Wednesday, 12 February 2025

Wings That Never Stay

a poem by Roger B. Rueda










The butterflies, like whispers, hover in the air,
drawn to the bloom’s fragile promise,
its nectar, warm and fleeting, slipping between the gaps
of their delicate wings. They land,
testing the petals, feeling the soft give,
and in that brief touch, they drink deeply,
absorbing all the sweetness, their hunger momentarily quieted.
But when the petals lose their luster,
when the once-lavish nectar becomes thin and distant,
they are gone—sudden, without a word,
leaving only the faintest trace of their passing.

They move on, shifting from one flower to the next,
as if each one holds some unspoken truth
they are always chasing, always seeking
but never quite holding.

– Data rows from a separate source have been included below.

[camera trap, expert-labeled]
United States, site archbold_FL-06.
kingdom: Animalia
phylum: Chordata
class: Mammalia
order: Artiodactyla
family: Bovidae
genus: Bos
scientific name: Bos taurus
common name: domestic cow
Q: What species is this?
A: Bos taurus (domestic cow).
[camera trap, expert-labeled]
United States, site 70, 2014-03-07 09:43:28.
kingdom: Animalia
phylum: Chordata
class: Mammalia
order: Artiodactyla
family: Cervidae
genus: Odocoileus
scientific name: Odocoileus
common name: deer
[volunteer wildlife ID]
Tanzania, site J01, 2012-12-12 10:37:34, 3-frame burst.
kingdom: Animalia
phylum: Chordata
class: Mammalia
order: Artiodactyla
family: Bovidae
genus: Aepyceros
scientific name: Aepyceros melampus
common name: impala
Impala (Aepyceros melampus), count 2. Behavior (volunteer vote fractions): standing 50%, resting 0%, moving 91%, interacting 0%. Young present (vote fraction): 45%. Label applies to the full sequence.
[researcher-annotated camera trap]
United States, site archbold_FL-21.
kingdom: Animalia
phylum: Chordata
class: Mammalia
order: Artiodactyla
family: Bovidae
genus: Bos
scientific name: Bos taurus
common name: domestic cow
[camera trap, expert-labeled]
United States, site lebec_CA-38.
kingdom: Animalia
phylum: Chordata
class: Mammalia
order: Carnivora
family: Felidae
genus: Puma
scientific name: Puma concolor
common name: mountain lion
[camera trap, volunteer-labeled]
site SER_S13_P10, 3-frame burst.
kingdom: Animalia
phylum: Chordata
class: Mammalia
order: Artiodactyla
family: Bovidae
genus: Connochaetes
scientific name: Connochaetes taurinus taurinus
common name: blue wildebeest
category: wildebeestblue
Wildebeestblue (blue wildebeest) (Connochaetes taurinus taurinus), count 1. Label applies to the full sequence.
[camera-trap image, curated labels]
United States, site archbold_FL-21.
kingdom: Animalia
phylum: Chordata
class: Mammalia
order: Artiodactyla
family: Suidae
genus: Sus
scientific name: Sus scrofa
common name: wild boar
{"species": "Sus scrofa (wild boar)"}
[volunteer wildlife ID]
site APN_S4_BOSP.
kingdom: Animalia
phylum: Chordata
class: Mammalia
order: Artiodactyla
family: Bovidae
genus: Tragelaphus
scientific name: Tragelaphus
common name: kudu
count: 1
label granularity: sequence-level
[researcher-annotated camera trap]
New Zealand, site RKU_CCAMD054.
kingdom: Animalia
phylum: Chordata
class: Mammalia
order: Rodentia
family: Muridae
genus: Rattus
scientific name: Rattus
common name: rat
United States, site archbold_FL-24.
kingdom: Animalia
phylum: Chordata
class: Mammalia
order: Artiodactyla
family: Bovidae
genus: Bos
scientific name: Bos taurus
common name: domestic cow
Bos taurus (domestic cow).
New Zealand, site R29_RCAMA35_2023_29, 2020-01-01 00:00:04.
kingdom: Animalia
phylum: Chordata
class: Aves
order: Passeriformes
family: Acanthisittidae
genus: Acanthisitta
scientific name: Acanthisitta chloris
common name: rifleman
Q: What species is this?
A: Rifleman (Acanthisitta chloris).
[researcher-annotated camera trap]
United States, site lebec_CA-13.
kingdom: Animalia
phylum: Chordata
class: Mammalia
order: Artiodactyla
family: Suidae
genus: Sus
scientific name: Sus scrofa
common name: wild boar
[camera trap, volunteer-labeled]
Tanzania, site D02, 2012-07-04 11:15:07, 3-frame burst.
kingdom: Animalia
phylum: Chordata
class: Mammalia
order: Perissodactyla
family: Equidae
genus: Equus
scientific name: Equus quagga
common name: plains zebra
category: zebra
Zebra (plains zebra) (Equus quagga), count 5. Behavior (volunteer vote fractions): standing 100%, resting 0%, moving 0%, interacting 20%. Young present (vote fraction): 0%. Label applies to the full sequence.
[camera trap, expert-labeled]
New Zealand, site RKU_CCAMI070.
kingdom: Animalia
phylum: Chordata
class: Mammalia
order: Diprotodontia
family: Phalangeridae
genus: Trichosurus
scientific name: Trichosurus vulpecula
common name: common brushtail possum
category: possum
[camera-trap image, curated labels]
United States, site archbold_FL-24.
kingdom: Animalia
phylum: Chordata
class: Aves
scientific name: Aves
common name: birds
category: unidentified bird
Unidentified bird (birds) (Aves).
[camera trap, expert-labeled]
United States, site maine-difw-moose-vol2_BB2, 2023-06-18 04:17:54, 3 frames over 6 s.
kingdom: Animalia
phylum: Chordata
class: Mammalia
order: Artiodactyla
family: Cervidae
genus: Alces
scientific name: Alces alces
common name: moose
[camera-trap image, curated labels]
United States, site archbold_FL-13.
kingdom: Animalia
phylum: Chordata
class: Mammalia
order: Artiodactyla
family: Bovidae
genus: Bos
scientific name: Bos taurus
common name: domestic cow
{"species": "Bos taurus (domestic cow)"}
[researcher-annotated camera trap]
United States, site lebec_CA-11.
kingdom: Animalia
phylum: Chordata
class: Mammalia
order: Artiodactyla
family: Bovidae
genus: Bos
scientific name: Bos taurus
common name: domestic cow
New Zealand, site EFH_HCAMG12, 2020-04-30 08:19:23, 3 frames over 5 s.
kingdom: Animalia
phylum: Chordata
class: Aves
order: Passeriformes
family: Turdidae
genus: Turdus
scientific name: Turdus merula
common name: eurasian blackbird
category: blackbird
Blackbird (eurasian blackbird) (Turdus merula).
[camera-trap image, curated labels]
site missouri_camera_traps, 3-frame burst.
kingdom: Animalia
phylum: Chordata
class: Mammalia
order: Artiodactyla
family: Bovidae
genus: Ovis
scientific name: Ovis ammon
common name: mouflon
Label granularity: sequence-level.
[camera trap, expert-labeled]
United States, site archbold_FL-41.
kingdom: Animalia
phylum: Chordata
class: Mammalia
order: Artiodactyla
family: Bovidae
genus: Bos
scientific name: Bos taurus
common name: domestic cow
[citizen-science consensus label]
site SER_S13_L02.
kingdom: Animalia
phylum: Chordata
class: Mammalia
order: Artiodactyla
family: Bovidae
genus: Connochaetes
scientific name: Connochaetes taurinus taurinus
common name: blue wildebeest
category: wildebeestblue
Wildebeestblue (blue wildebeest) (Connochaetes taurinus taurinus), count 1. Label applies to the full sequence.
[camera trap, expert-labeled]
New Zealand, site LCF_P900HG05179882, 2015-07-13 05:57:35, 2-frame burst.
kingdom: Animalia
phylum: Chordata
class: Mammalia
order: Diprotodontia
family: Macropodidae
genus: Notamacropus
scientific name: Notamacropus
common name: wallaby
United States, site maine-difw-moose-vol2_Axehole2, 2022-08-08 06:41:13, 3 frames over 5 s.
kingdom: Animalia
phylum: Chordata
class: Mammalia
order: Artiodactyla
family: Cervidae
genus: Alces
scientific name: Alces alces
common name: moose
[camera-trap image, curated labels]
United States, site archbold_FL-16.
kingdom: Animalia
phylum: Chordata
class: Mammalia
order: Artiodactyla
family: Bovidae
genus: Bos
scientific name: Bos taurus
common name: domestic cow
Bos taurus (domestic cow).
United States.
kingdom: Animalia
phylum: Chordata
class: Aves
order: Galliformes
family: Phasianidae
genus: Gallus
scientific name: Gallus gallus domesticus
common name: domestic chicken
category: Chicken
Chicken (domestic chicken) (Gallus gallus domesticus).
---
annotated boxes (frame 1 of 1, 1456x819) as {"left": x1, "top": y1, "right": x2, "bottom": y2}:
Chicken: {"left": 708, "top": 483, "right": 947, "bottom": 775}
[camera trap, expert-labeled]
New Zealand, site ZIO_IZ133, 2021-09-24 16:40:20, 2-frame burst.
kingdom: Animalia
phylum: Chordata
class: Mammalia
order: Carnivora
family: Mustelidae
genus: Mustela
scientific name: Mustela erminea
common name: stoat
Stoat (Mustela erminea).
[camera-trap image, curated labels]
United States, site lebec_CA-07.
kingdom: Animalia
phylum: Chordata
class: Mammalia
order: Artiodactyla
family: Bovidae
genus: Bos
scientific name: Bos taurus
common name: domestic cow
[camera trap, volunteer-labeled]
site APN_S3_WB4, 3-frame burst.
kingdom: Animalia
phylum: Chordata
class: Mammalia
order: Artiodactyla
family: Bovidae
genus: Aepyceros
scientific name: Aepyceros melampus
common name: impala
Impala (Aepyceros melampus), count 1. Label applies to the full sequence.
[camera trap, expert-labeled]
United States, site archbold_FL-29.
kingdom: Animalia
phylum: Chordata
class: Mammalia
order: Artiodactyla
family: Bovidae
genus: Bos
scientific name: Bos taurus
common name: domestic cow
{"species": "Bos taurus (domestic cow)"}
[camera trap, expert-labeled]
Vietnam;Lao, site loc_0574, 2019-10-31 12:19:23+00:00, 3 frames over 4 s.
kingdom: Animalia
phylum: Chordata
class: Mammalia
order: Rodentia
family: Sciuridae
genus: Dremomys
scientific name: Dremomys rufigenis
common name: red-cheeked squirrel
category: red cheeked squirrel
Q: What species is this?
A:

The flowers they leave behind
begin to falter—drooping, their beauty fading
into something hollow, like an abandoned melody.
The garden, once vibrant with possibility,
now finds its rhythm fractured, its colors drained
by the cold departure of what was once so eager.

Now the flowers wait—long, patient,
beneath a sun that doesn’t promise what it once did.
They are not forgotten, not entirely,
but their time has passed, and the quiet that remains
is a kind of longing, a silence that hums
with what has been lost and what might still come.
The garden breathes in this stillness,
its pulse measured in the space between
the last flutter of wings and the next,
the fleeting touch of something that will never stay.